A month after similar declines, shares of IBM trade negatively 71% of the time, and underperform the broader stock market, according to hedge fund analytics tool Kensho. The similar negative trading periods that were studied occurred seven times across the past five years.
In the third quarter, IBM had lowered its full-year earnings estimate to take into account the impact from its acquisition of Red Hat, among other factors.
The company's cloud business has not done enough to offset sluggish sales in its services, hardware and financing businesses. Even with contributions from Red Hat, an acquisition that closed in the third quarter — and Red Hat revenue growing 19% in the quarter on a normalized basis which was better than its growth rate during its last quarter as an independent company — IBM's Global Technology Services unit, its largest, struggled with revenue of $6.7 billion down 5.6% from the year ago period and slightly below the consensus estimate.

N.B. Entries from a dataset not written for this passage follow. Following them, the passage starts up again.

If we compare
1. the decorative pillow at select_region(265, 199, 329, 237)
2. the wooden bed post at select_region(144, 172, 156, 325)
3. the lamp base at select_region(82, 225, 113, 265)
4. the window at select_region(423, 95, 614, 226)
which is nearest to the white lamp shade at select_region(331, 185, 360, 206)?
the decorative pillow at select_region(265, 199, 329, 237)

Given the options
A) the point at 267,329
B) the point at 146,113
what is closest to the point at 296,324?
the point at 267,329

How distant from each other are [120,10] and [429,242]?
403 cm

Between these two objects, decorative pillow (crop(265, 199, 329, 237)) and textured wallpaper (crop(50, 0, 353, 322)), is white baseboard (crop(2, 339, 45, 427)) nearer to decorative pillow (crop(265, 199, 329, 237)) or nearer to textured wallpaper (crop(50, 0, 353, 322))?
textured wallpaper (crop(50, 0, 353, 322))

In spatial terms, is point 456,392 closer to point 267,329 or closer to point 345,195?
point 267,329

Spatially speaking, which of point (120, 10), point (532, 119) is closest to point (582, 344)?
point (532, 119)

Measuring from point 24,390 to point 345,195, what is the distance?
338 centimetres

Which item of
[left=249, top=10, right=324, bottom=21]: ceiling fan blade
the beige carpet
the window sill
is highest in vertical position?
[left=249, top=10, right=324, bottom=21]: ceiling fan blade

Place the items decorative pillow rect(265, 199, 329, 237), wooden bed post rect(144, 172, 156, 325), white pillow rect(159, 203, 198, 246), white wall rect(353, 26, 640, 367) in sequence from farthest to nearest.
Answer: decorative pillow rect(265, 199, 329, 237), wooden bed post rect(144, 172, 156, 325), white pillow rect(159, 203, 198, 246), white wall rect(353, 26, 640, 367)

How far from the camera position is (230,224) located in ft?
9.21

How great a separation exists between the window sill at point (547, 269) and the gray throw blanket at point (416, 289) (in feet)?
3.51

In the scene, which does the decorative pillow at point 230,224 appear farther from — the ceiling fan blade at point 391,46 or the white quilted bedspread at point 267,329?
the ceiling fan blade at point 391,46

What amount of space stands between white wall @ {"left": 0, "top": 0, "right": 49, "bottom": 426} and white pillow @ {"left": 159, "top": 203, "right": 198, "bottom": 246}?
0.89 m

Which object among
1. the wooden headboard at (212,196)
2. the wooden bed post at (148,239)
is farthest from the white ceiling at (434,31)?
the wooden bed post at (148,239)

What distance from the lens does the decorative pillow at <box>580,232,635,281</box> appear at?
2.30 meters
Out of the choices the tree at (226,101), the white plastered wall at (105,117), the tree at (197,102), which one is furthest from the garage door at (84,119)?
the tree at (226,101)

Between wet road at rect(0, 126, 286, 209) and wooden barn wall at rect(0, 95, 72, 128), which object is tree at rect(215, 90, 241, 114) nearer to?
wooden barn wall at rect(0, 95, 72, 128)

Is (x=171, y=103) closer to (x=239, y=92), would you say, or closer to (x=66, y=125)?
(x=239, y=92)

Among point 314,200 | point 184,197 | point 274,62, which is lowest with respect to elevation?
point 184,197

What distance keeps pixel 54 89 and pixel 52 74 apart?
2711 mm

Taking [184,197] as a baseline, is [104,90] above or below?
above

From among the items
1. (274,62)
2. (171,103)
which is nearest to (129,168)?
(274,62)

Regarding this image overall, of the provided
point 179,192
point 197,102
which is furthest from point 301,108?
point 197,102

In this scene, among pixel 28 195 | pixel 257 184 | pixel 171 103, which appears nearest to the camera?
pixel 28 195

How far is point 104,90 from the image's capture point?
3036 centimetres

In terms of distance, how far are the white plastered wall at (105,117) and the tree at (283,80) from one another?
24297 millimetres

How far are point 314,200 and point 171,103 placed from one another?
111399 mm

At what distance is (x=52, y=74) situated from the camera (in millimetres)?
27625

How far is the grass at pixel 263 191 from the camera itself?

Some Wall Street analysts remain positive on IBM.
"We think the combination of new products should enable the company's Systems segment to revert to growth in CY20 following recent declines (wind down of z14 cycle)," Evercore ISI analyst Amit Daryanani, who has the equivalent of a buy rating on IBM stock, wrote in a note distributed to clients on Monday.
IBM shares are up about 25% since the beginning of the year.
IBM said it continues to forecast at least $12.80 in earnings per share, for the full year 2019. It beat by a penny in the third quarter — $2.68 per share vs. $2.67 analyst expectation. Analysts polled by Refinitiv expect $12.81 in earnings per share for the year.